Records from a spatial question set
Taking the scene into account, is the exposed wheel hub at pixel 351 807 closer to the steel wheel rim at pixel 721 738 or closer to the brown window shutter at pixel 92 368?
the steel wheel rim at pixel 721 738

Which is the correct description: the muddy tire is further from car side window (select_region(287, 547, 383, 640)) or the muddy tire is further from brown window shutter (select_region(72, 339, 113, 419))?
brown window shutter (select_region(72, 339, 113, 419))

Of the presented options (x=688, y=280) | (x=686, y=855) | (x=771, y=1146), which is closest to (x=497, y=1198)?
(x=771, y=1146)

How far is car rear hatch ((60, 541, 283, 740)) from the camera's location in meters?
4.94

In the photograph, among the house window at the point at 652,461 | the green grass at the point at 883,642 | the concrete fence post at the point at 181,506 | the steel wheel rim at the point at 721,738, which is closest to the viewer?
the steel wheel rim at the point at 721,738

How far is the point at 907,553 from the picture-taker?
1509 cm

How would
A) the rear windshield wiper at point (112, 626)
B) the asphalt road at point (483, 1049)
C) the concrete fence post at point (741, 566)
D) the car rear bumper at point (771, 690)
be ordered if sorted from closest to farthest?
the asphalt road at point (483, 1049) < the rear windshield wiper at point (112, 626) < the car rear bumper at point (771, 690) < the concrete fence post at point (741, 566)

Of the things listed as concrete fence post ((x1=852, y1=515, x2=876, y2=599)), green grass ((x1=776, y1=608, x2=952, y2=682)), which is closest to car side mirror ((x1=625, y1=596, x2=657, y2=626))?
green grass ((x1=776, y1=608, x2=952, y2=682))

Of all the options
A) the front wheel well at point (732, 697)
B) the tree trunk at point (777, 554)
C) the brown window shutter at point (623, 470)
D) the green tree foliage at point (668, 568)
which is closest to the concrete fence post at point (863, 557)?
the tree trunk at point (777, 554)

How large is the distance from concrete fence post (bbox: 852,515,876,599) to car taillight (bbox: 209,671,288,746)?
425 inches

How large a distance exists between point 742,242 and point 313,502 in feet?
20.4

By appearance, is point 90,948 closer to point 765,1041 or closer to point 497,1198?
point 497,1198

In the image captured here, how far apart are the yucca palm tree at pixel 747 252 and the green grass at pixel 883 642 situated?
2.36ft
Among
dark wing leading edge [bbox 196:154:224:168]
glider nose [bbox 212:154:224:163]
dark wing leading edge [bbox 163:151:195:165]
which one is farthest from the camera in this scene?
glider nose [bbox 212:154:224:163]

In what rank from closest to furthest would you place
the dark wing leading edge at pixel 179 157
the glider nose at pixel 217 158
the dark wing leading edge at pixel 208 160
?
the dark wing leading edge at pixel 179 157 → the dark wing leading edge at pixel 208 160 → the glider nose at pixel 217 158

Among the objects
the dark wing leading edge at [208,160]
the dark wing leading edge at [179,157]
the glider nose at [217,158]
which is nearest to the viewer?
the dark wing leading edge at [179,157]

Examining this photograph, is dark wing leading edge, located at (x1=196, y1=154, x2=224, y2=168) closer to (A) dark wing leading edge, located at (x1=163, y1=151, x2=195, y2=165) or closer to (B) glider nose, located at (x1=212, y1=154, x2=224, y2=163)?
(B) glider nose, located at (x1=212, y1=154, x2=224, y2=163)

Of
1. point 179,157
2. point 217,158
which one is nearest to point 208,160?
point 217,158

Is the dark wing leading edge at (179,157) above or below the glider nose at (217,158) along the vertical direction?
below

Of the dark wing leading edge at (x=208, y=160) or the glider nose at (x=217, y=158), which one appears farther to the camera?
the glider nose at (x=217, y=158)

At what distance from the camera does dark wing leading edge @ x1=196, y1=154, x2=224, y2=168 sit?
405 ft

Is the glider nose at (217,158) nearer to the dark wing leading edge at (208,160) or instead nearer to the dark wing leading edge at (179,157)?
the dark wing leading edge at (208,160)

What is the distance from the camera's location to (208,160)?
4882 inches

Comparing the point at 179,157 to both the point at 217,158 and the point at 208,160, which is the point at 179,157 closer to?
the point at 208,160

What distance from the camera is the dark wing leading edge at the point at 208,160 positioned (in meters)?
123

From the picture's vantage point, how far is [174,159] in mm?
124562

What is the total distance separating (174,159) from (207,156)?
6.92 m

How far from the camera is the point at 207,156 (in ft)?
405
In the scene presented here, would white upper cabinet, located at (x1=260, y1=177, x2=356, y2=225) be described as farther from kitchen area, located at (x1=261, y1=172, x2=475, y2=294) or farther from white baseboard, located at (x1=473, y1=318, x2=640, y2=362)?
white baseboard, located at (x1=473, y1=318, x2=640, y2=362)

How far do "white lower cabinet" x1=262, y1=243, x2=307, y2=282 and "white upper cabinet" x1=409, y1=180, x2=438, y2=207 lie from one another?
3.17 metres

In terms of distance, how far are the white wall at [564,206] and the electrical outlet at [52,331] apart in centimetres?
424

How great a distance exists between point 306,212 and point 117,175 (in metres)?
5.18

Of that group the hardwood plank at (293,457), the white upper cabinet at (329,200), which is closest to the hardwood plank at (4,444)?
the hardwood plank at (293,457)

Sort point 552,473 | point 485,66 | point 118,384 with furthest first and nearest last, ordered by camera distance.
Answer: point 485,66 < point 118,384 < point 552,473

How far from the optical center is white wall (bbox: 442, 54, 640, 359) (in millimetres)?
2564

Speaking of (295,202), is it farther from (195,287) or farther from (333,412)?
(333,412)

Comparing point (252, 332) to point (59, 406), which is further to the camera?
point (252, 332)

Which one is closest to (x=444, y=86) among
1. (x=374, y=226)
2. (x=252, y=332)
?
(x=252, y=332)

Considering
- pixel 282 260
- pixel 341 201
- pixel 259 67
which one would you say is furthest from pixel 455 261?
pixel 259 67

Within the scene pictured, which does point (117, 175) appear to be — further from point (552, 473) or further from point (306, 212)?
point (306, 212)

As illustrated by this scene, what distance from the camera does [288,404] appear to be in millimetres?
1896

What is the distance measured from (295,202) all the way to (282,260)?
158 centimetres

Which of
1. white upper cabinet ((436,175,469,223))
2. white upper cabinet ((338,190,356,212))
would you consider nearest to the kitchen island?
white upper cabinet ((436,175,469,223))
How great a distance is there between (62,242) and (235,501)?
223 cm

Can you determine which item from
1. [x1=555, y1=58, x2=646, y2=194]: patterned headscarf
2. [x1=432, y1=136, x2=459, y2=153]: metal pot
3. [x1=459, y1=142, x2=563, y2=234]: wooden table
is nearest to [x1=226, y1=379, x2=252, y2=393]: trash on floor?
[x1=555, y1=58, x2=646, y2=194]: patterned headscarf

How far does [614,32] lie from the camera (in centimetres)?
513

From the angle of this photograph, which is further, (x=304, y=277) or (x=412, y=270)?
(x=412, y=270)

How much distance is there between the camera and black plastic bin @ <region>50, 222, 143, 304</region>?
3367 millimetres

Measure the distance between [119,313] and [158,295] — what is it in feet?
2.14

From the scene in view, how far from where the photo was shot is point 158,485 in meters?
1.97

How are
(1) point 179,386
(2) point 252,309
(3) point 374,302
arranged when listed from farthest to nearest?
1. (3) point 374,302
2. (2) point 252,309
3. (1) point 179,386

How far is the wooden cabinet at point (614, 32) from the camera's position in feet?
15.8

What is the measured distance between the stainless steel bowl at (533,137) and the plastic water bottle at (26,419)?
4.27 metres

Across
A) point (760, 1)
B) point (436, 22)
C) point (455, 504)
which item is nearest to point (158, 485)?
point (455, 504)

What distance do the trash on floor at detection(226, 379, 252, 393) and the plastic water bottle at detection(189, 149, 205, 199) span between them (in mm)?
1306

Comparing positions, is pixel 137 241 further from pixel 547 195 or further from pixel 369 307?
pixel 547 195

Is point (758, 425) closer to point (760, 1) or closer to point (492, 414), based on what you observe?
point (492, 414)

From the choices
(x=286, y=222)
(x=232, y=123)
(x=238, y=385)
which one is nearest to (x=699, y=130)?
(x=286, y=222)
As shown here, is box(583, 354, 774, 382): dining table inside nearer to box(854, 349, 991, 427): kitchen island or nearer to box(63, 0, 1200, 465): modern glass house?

**TASK TO COMPLETE**
Rewrite the part of the listing that opens with the line containing "What distance from the camera is" and closes with the line containing "158 centimetres", renaming every "white upper cabinet" to "white wall cabinet". Leave everything else in those lines as it is.

**REPLY TO THE EXERCISE**
What distance from the camera is the dark wing leading edge at the point at 208,160 positioned (in meters)?
123

From the picture's vantage point, how far is [174,159] in mm?
124562

What is the total distance separating (174,159) from (207,156)?
6.92 m

How far from the camera is the point at 207,156 (in ft)?
405
In the scene presented here, would white wall cabinet, located at (x1=260, y1=177, x2=356, y2=225) be described as farther from kitchen area, located at (x1=261, y1=172, x2=475, y2=294) or farther from white baseboard, located at (x1=473, y1=318, x2=640, y2=362)?
white baseboard, located at (x1=473, y1=318, x2=640, y2=362)

How far do "white lower cabinet" x1=262, y1=243, x2=307, y2=282 and "white wall cabinet" x1=409, y1=180, x2=438, y2=207 lie from one another?
3.17 metres

In terms of distance, how far are the white wall at [564,206] and the electrical outlet at [52,331] apart in centimetres?
424

How great a distance exists between point 306,212 and point 117,175 (in metres)?
5.18

Of that group the hardwood plank at (293,457), the white wall cabinet at (329,200), which is closest to the hardwood plank at (4,444)?
the hardwood plank at (293,457)

Sort point 552,473 | point 485,66 | point 118,384 with furthest first and nearest last, ordered by camera distance.
Answer: point 485,66 < point 118,384 < point 552,473

How far from the optical center is white wall (bbox: 442, 54, 640, 359) (in millimetres)?
2564

Speaking of (295,202), is it farther from (195,287) or farther from (333,412)?
(333,412)

Comparing point (252, 332) to point (59, 406), which is further to the camera?
point (252, 332)

Which one is closest to (x=444, y=86) among
1. (x=374, y=226)
2. (x=252, y=332)
?
(x=252, y=332)

Considering
- pixel 282 260
- pixel 341 201
- pixel 259 67
which one would you say is furthest from pixel 455 261?
pixel 259 67

Within the scene pictured, which does point (117, 175) appear to be — further from point (552, 473) or further from point (306, 212)?
point (306, 212)

As illustrated by this scene, what distance from the camera does [288,404] appear to be in millimetres?
1896

What is the distance measured from (295,202) all the way to (282,260)?
158 centimetres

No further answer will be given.